An emotion is a short lived experience in our body that will have a physiological component, it will have a thinking component, and it will often have a behavioural component. But they tend not to last very long, and our emotions will be contingent on the environment. Something scary happens, you feel frightened, something dreadful happens – you feel sad. So, we respond to that. But typically, the emotion then passes.
Whereas for a mood, what we’re looking at is an enduring experience of something affective, referring to the emotional component, but it is something that’s lasting much longer. So, straight away, we’re looking at depression as something that’s lasting longer than sadness. When we think about depression, we’re really talking about a clinical diagnosis for someone who is experiencing these enduring feelings of sadness, that will be accompanied by a host of other experiences, or symptoms. So, that might look like changes in their sleeping habits, changing in their dietary habits, there could be thoughts of self harm or suicidality, there’ll be a sense of helplessness, and reduced mood or apathy.
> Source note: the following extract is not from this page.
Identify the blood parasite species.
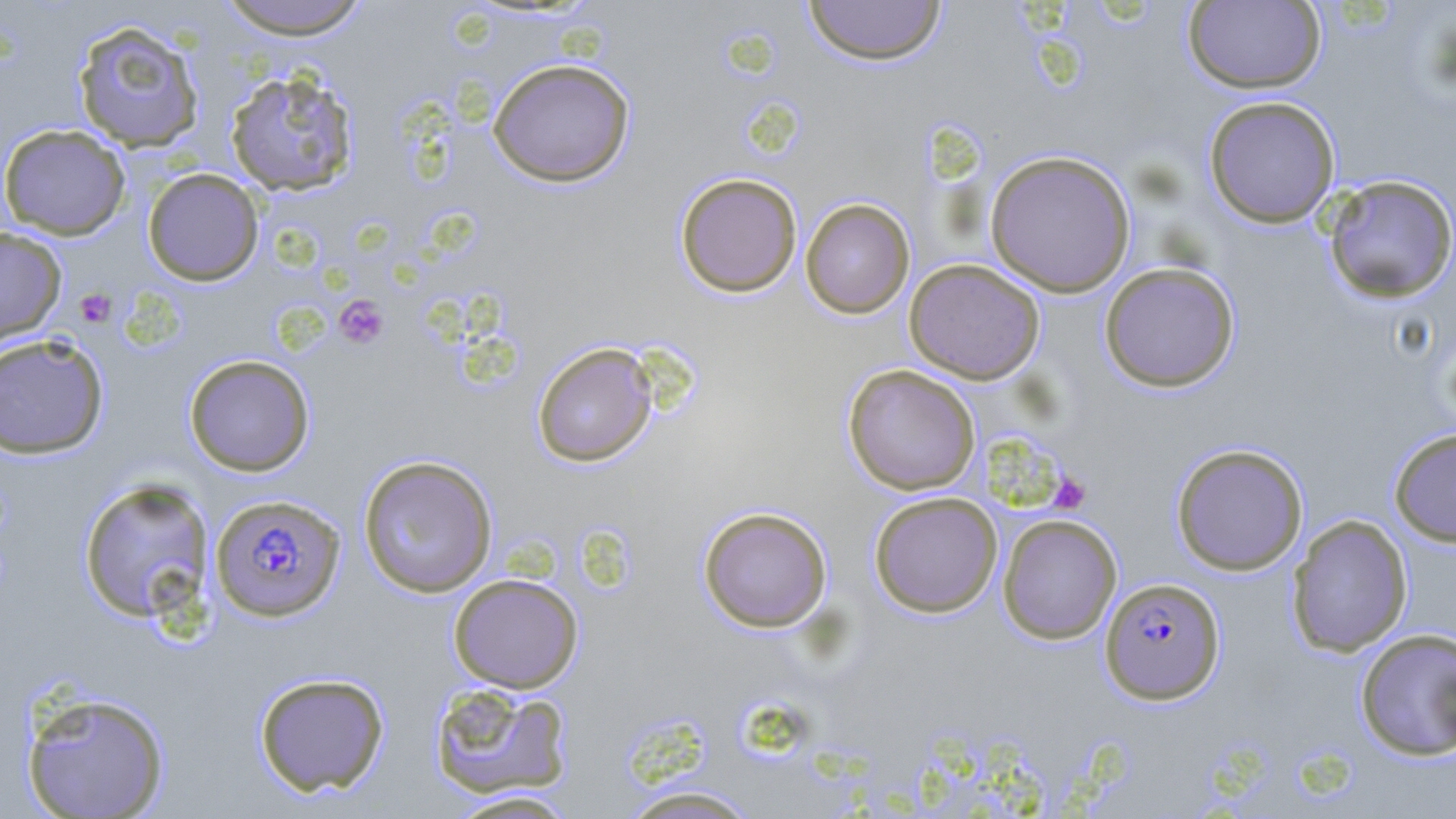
I think for diagnosis, you have to have had these experiences for at least two weeks, and they have to be impacting on your ability to function in the world. They have to be distressing to you, and they have to be what we would call – deviant from the norm, which just means that you’re having an experience that’s not part of most people’s everyday experience.
Whereas sadness is not like that. Sadness is in fact part of the everyday experience. We all have it when something upsetting happens in life. We respond to the sadness, and the sadness emotion will shift as the environment shifts, and updates itself and we no longer need to be sad.